**SELECTED EXTRACT**:

++++++++++

125 F.3d 1470
41 Cont.Cas.Fed. (CCH) P 77,167
MOTOROLA, INC., Appellant,
Togo D. WEST, Secretary of the Army, Appellee.
United States Court of Appeals,
Sept. 18, 1997.
Rehearing Denied Oct. 16, 1997.
Peter B. Jones, Jones & Donovan, Irvine, CA, argued, for appellant.
Harold D. Lester, Jr., Attorney, Commercial Litigation Branch, Civil Division, Department of Justice, Washington, DC, argued for appellee. With him on brief were Frank W. Hunger, Assistant Attorney General, David M. Cohen, Director, and Kathryn A. Bleeker, Assistant Director. Of counsel was Captain Philip McCaffrey, Department of the Army, Arlington, VA.
Before MAYER, RADER, and BRYSON, Circuit Judges.
RADER, Circuit Judge.
Aydin Corporation, proceeding through Motorola, Inc., the prime contractor, appeals a decision of the Armed Services Board of Contract Appeals (Board) partially denying Aydin Corporation's appeal from a contracting officer's final decision. Because no statute of limitations bars the Government's claim and Aydin Corporation did not meet its submission requirements under the Truth in Negotiations Act (TINA), this court affirms.
Aydin Corporation brings this appeal in the name and with the authorization of Motorola, Inc. (Motorola), the prime contractor. On August 10, 1984, Motorola entered a contract with U.S. Army Communications and Electronics Command (CECOM). CECOM sought to modify the contract to add raster display subsystems from Aydin Computer Systems Division (Aydin), a division of Aydin Corporation.
On November 8, 1985, Aydin submitted a proposal to its competitor, Motorola. In the proposal, Aydin claimed that its "indirect and Burden Rates [were proprietary] in nature and [were] available for Audit through [the Defense Contract Audit Agency]." In other words, Aydin refused to share its cost data with Motorola. This undisclosed data included within its General and Administrative (G & A) expenses a "facilities capital charge"--a charge from Aydin Corporation to Aydin for an imputed cost of doing business.

++++++++++

**RECORD EXCERPTS**:
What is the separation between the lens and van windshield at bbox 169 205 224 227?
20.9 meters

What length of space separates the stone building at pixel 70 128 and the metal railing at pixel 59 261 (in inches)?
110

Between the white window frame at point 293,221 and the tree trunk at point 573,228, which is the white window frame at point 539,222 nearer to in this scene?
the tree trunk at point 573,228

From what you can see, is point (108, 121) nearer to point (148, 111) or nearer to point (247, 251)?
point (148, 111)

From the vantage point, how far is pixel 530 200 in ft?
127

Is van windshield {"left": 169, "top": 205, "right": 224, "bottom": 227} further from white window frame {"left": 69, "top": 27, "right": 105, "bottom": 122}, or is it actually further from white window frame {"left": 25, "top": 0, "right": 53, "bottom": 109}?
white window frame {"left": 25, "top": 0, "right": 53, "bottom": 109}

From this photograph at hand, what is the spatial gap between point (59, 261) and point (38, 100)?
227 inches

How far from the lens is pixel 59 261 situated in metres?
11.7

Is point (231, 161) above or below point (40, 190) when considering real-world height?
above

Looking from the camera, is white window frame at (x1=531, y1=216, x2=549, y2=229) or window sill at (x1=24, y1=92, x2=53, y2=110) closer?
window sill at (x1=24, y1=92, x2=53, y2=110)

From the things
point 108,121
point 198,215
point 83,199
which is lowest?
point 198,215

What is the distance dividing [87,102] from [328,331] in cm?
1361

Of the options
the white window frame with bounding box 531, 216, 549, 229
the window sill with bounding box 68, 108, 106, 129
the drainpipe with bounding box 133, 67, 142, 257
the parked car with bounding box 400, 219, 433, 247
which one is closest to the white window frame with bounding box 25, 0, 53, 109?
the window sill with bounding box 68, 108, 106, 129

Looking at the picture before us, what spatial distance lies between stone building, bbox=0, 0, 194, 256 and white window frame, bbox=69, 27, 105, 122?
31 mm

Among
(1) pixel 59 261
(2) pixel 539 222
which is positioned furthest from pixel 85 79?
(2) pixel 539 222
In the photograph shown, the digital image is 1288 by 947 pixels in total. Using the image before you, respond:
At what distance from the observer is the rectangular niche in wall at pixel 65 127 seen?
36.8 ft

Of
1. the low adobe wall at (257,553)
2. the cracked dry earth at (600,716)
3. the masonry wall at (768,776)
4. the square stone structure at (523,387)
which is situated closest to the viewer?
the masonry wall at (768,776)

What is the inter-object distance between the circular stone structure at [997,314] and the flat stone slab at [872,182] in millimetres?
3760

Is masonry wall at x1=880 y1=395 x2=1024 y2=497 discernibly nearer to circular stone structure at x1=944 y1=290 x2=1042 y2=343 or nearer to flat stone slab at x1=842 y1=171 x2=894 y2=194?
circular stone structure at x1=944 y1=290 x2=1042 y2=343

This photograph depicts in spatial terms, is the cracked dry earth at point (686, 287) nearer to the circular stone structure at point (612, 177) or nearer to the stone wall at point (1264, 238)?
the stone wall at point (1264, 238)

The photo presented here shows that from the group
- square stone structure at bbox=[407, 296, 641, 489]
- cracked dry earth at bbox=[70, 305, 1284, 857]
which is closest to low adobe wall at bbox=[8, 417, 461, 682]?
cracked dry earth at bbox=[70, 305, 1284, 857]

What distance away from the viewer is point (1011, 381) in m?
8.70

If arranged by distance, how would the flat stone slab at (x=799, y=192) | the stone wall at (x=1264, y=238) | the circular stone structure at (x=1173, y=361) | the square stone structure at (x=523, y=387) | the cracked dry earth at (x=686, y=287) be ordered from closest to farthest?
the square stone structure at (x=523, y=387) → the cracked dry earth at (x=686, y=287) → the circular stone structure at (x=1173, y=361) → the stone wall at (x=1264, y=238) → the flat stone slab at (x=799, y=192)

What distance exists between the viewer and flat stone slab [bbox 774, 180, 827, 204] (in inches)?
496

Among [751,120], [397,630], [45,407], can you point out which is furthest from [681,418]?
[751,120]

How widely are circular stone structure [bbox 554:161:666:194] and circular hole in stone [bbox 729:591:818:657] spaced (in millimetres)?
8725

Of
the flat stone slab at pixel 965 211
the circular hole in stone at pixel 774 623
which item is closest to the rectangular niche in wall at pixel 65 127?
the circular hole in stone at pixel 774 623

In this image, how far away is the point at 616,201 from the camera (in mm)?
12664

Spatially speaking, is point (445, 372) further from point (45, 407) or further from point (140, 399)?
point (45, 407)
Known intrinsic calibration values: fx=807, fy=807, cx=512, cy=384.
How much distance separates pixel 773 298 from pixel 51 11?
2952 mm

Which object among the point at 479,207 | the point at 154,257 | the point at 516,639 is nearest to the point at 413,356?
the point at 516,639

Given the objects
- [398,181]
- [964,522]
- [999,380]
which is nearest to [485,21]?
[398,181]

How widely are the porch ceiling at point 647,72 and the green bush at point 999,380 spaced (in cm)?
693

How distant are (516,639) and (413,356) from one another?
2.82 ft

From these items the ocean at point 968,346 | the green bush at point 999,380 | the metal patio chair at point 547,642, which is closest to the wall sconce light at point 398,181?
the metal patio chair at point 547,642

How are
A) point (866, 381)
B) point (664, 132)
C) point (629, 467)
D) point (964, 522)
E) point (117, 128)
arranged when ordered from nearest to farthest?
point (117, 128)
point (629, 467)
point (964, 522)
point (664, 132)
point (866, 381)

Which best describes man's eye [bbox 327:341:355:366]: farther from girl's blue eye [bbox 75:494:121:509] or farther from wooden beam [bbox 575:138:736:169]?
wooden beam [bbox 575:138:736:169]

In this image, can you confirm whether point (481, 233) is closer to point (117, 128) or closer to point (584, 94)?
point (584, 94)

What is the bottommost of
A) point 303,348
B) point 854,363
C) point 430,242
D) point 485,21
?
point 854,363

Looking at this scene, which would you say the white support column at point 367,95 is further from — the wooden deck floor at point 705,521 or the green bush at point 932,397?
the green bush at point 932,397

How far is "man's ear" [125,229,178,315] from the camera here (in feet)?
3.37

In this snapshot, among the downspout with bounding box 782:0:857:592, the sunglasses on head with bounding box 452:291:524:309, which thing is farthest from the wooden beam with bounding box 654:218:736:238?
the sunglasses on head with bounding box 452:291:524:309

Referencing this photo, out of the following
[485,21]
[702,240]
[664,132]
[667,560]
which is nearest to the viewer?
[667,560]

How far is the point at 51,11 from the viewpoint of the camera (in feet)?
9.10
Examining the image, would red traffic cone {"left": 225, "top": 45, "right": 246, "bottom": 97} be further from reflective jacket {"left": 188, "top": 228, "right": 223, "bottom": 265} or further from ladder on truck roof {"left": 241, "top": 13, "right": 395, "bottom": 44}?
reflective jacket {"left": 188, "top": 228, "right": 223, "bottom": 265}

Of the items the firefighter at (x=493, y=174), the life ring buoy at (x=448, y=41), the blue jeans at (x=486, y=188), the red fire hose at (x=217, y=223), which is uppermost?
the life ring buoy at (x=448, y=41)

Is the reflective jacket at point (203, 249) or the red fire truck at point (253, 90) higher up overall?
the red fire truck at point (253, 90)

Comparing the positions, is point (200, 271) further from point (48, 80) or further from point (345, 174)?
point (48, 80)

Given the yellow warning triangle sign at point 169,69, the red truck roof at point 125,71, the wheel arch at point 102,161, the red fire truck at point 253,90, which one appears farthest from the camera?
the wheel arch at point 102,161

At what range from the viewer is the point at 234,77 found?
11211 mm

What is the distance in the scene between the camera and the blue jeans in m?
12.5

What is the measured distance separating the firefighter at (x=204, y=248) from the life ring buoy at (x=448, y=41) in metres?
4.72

++++++++++

**WHAT IS ASKED**:
**1.** Please summarize the court opinion in two sentences.
**2.** Reproduce word for word the passage of the court opinion starting at "Aydin Corporation, proceeding" and ending at "of Aydin Corporation.".

**RESPONSE LIST**:
**1.** Aydin Corporation, appealing through the prime contractor Motorola, Inc., challenged a decision of the Armed Services Board of Contract Appeals that partially denied its appeal from a contracting officer's final decision. The court affirmed because no statute of limitations barred the Government's claim and because Aydin Corporation had not met its submission requirements under the Truth in Negotiations Act.

**2.**
Aydin Corporation, proceeding through Motorola, Inc., the prime contractor, appeals a decision of the Armed Services Board of Contract Appeals (Board) partially denying Aydin Corporation's appeal from a contracting officer's final decision. Because no statute of limitations bars the Government's claim and Aydin Corporation did not meet its submission requirements under the Truth in Negotiations Act (TINA), this court affirms.
Aydin Corporation brings this appeal in the name and with the authorization of Motorola, Inc. (Motorola), the prime contractor. On August 10, 1984, Motorola entered a contract with U.S. Army Communications and Electronics Command (CECOM). CECOM sought to modify the contract to add raster display subsystems from Aydin Computer Systems Division (Aydin), a division of Aydin Corporation.